9. We heard Ld. D.R. on this issue. We find merit in the prayer of the assessee, since it is supported by the decision rendered by Hon'ble High Court of Karnataka in the case of Totgars Co- operative Sale Society Ltd. Vs. ITO (2015) 58 taxmann.com 35 (Karn). Accordingly, we direct the A.O. to allow deduction of proportionate cost, administrative and other expenses, if the A.O. proposes to assess the interest income earned from bank deposits as income under the head "other sources"."
7. In the instant case, the assessee has earned both interest income and dividend income. In view of the decision rendered by the jurisdictional Hon'ble High Court of Karnataka, the assessee is entitled for deduction of proportionate cost, administrative and other expenses. Accordingly, we set aside the order passed by Ld CIT(A) on this issue and restore the same to the file of the AO with similar directions.
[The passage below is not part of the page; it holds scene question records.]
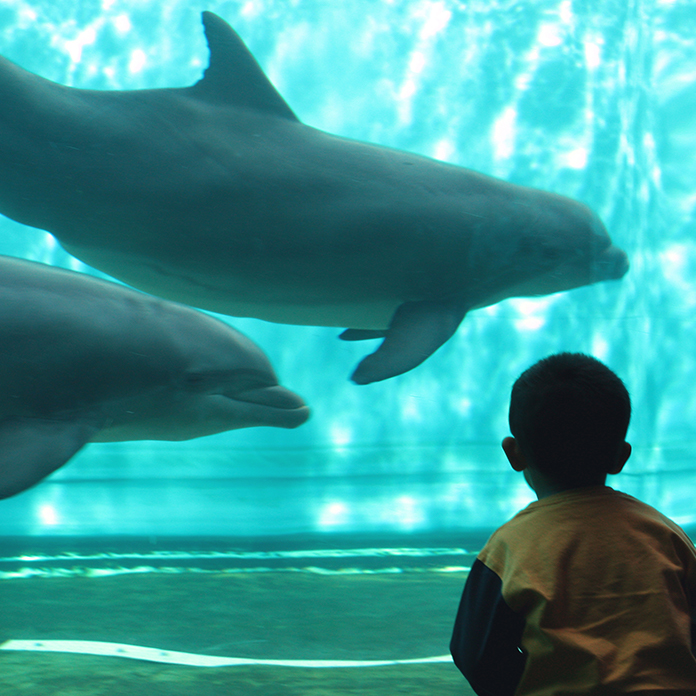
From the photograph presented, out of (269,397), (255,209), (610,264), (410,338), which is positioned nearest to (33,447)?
(269,397)

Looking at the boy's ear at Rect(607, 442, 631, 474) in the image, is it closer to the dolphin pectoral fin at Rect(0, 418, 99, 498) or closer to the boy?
the boy

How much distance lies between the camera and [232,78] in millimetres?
3516

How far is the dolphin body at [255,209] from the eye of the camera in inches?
124

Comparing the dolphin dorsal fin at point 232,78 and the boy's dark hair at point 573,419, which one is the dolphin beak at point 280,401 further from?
the boy's dark hair at point 573,419

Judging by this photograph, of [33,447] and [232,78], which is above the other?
[232,78]

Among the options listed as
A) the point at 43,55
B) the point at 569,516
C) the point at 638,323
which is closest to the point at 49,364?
the point at 569,516

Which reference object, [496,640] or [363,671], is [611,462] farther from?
[363,671]

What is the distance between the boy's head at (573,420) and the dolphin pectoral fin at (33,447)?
1732 millimetres

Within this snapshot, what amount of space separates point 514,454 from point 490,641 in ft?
1.20

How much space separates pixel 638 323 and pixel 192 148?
192 inches

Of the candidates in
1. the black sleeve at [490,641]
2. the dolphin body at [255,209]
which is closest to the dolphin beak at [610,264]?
the dolphin body at [255,209]

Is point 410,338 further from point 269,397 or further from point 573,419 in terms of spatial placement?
point 573,419

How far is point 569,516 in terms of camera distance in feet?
4.36

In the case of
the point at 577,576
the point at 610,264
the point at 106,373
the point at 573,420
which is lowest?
the point at 577,576
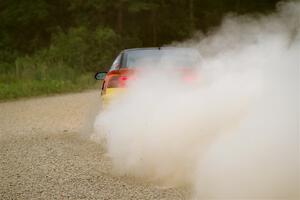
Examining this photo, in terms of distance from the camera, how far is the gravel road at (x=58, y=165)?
20.8 ft

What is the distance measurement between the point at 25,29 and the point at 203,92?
43.2 metres

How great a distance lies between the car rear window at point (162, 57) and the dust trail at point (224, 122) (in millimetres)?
266

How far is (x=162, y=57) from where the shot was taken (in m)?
9.39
Following the aforesaid decision, I remit the question of quantum of disallowance of interest income to be decided by the AO afresh in the light of the directions by the Tribunal in the decision referred to above. The AO will afford opportunity of being heard to the Assessee and filing appropriate evidence, if desired, by the Assessee to substantiate its case, before deciding the issue in the set aside proceedings.
In the result, the appeal of the Assessee is treated as partly allowed for statistical purpose.